[PROMPT]: Retype exactly the stretch of lines that begins at the line containing "Is the horse" and ends at the last line of the data, with no other lines.

[INPUT RECORDS]:
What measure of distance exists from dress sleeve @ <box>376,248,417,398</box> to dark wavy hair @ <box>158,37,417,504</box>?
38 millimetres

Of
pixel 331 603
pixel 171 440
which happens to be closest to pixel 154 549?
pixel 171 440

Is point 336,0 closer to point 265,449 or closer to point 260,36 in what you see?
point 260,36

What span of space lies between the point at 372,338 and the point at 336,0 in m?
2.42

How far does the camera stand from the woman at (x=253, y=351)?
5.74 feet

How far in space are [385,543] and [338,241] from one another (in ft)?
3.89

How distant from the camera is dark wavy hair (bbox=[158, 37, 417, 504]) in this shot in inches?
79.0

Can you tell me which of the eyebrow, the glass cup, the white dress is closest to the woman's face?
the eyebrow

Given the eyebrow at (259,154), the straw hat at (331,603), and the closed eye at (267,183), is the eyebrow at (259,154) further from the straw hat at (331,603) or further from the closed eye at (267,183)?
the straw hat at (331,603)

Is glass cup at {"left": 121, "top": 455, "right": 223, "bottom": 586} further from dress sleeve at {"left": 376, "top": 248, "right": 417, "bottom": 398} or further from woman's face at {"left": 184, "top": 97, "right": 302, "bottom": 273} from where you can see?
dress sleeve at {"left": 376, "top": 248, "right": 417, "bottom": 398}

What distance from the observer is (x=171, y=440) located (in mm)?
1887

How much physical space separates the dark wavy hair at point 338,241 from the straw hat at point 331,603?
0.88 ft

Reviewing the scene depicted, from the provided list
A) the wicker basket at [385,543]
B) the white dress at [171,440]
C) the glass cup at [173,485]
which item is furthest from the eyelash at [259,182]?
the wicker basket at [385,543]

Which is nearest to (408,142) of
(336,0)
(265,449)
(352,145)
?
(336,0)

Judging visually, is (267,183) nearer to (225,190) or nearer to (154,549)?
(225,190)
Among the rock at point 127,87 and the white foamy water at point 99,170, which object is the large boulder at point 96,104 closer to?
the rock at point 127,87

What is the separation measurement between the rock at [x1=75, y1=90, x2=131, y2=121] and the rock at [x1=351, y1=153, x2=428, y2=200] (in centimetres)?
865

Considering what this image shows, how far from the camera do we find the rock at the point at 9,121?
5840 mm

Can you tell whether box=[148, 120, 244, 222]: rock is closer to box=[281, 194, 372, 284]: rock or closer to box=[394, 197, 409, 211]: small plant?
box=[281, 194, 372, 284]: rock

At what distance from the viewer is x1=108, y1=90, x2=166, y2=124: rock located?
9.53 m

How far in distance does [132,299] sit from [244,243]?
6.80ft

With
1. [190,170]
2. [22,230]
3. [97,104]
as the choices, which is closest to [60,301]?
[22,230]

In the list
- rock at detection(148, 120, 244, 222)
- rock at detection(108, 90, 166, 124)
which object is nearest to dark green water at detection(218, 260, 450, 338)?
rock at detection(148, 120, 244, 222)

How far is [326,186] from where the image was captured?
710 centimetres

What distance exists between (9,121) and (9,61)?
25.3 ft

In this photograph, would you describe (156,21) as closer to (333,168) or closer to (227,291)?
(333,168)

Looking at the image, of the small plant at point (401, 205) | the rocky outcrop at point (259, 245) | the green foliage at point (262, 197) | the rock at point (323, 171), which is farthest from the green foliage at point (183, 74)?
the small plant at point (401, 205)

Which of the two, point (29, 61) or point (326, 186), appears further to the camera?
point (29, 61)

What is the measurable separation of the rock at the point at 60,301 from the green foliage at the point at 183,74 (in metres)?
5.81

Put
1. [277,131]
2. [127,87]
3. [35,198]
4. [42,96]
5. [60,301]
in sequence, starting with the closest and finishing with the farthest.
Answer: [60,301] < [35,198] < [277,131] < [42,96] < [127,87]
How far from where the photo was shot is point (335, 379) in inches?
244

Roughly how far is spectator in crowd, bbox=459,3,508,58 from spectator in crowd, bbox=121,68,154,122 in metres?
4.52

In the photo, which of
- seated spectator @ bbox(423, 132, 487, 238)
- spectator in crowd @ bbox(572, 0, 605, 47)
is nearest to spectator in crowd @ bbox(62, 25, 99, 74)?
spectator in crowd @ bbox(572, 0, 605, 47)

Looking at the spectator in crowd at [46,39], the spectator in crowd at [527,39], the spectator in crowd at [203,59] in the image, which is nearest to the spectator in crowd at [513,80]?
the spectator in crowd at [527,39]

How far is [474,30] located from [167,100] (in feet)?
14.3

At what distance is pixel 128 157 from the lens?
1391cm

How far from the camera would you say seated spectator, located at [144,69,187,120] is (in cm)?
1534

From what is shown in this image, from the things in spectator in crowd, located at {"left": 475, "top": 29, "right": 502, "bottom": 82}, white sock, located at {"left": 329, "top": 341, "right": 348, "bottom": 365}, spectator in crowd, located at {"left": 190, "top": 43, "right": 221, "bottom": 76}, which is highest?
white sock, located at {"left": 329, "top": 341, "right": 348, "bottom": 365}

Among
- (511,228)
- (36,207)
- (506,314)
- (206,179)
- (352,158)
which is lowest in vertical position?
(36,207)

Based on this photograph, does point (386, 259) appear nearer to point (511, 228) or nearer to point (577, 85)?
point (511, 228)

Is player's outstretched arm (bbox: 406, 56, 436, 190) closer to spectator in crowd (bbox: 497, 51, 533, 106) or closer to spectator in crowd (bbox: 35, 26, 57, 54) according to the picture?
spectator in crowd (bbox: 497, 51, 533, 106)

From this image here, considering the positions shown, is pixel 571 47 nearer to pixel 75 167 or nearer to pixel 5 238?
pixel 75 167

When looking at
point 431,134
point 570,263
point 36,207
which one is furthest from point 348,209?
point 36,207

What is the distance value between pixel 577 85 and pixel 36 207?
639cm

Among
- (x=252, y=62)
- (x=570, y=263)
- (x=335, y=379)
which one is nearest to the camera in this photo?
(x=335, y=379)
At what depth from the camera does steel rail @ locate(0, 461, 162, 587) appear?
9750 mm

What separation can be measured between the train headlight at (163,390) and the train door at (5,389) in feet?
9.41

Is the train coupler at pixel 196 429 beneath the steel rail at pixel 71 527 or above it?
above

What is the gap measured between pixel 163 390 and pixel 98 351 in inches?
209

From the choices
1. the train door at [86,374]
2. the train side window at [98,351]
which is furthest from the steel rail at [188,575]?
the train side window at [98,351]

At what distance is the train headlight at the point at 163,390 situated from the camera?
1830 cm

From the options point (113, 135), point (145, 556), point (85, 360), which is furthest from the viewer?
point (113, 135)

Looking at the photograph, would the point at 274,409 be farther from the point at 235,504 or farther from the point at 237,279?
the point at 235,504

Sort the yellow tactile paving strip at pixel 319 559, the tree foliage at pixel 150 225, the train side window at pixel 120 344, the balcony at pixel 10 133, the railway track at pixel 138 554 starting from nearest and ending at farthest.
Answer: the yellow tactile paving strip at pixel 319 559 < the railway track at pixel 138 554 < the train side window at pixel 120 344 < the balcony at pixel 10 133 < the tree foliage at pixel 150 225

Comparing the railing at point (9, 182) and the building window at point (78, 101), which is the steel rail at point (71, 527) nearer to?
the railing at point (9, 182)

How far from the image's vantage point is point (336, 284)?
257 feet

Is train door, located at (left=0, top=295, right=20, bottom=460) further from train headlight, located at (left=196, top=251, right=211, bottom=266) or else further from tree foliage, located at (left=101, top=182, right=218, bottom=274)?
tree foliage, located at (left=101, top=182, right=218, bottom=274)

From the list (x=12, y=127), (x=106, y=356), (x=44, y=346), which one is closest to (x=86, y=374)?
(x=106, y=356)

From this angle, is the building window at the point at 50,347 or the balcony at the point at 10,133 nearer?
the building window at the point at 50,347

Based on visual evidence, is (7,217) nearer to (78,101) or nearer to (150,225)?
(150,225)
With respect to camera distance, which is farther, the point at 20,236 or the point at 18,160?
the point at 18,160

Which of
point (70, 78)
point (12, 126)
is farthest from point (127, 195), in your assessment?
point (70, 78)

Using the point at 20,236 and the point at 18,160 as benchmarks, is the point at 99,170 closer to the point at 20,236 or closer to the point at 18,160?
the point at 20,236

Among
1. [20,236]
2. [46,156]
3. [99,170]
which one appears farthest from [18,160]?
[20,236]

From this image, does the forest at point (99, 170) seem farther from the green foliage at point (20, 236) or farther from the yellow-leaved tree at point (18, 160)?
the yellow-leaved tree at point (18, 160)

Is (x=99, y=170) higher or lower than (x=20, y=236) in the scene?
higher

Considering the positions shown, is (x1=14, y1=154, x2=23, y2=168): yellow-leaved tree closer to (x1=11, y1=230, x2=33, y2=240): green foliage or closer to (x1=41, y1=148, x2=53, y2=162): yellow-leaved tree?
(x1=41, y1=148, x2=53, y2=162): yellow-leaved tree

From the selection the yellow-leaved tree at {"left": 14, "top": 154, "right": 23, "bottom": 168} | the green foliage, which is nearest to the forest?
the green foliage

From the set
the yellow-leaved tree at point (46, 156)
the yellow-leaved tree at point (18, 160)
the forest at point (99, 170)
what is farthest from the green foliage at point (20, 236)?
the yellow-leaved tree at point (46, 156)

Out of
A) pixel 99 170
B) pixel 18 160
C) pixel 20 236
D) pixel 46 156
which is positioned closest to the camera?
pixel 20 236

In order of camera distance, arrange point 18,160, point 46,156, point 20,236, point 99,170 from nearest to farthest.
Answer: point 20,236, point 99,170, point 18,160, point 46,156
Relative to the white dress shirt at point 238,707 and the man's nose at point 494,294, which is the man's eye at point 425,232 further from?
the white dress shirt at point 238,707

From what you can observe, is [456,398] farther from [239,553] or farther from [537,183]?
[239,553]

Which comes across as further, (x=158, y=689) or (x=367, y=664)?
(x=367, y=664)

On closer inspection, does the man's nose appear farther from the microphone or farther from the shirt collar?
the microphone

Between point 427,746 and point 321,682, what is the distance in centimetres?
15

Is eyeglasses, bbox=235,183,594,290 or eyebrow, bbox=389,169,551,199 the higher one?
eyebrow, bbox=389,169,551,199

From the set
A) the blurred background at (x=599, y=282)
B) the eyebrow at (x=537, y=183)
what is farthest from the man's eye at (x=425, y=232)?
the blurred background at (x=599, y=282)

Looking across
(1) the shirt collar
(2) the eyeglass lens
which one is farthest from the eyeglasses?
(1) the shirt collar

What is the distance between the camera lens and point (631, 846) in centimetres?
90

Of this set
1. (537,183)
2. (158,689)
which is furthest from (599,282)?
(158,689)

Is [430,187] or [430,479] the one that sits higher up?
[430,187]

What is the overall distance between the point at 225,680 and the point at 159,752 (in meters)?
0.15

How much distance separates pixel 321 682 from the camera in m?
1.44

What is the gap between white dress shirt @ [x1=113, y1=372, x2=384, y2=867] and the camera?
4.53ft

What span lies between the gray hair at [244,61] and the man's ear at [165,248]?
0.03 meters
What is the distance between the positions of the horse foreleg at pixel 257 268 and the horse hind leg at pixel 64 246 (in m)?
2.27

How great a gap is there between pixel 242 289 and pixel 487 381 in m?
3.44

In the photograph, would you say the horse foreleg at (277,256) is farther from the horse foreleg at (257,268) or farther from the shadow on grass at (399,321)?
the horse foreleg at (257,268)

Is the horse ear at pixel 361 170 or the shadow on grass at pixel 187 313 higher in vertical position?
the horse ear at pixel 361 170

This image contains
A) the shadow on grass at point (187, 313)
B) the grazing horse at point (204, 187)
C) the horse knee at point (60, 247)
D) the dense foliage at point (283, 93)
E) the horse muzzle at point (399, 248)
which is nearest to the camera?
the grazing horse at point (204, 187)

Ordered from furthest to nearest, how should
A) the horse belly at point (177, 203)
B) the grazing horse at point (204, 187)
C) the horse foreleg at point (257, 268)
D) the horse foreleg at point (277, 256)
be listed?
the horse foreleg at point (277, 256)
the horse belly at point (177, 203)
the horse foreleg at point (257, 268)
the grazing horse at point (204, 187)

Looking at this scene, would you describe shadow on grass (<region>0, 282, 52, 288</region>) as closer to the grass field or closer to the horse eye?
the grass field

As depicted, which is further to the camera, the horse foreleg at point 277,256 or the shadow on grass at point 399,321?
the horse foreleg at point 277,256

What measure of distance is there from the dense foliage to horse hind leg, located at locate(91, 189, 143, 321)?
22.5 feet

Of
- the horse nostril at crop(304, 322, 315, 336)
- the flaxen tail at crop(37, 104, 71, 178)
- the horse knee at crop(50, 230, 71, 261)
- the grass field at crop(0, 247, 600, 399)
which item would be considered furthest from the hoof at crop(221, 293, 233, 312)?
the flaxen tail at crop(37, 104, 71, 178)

[RESULT FOR THIS TASK]:
Is the horse ear at pixel 361 170 or the shadow on grass at pixel 187 313 higher in vertical position?
the horse ear at pixel 361 170

This image contains
A) the shadow on grass at point (187, 313)
B) the grazing horse at point (204, 187)
C) the horse knee at point (60, 247)
D) the dense foliage at point (283, 93)
E) the horse muzzle at point (399, 248)
which is nearest to the camera?
the grazing horse at point (204, 187)

Ordered from furthest to nearest, how should
A) the horse belly at point (177, 203)
B) the grazing horse at point (204, 187)
C) the horse foreleg at point (257, 268)
D) the horse foreleg at point (277, 256)
be listed?
the horse foreleg at point (277, 256)
the horse belly at point (177, 203)
the horse foreleg at point (257, 268)
the grazing horse at point (204, 187)

Looking at this scene, would you describe shadow on grass (<region>0, 282, 52, 288</region>) as closer to the grass field or closer to the horse eye?
the grass field

As depicted, which is further to the camera, the horse foreleg at point 277,256 or the shadow on grass at point 399,321?
the horse foreleg at point 277,256

What measure of distance is there from the dense foliage to horse hind leg, located at locate(91, 189, 143, 321)?
22.5 feet

Of
- the horse nostril at crop(304, 322, 315, 336)
- the flaxen tail at crop(37, 104, 71, 178)
- the horse knee at crop(50, 230, 71, 261)
- the grass field at crop(0, 247, 600, 399)
which item would be considered furthest from the hoof at crop(221, 293, 233, 312)?
the flaxen tail at crop(37, 104, 71, 178)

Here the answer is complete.